On Oct 31, 2012, at 20:42, Rich Thomas <richthomas79td...@constructivity.net> 
wrote:

Similar deal, I had a vid card that had almost all the cheepcheepchinee 
capacitors blown, replaced it and things went back to normal.  It is easy to 
inspect the vid card and mobo for blown capacitors, they have their caps oozing 
nasty-looking foamy stuff. I had a coupla old mobos go bad too, never did 
figure out what it was, easy enough to replace.  Newegg had a mobo on sale a 
day or two ago, cheepcheep but you want one that will take your processor.  If 
you got 4.5 yr out of it owes you nothing.

--R

On 10/31/12 8:33 PM, Rick Knoble wrote:
Troubleshooting hardware is a tedious process.

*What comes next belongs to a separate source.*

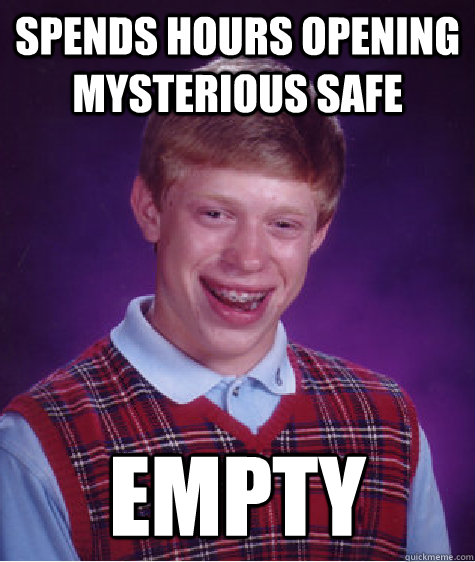 Spends hours opening mysterious safe Empty - Spends hours opening mysterious safe Empty  Bad Luck Brian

It is easier, albeit no less 
tedious if you have enough spare parts to construct another computer. My first 
suspect in your instance would be the power supply. If you have a spare, swap 
them out and see. If you don't have a spare, pull the old one out and have a 
computer shop test it. If that tests good, disconnect all peripheral devices, 
HDD's Floppy drive, DVD drive, and any other boards. If it POSTs shut it down, 
and hook up devices one by one until you find the culprit. If it doesn't POST, 
memory, CPU, or MOBO is suspect. Having known good memory and a known good CPU 
would be a big help here. Also, inspect the MOBO and all cards for bulging or 
popped capacitors. A visual inspection could be very revealing.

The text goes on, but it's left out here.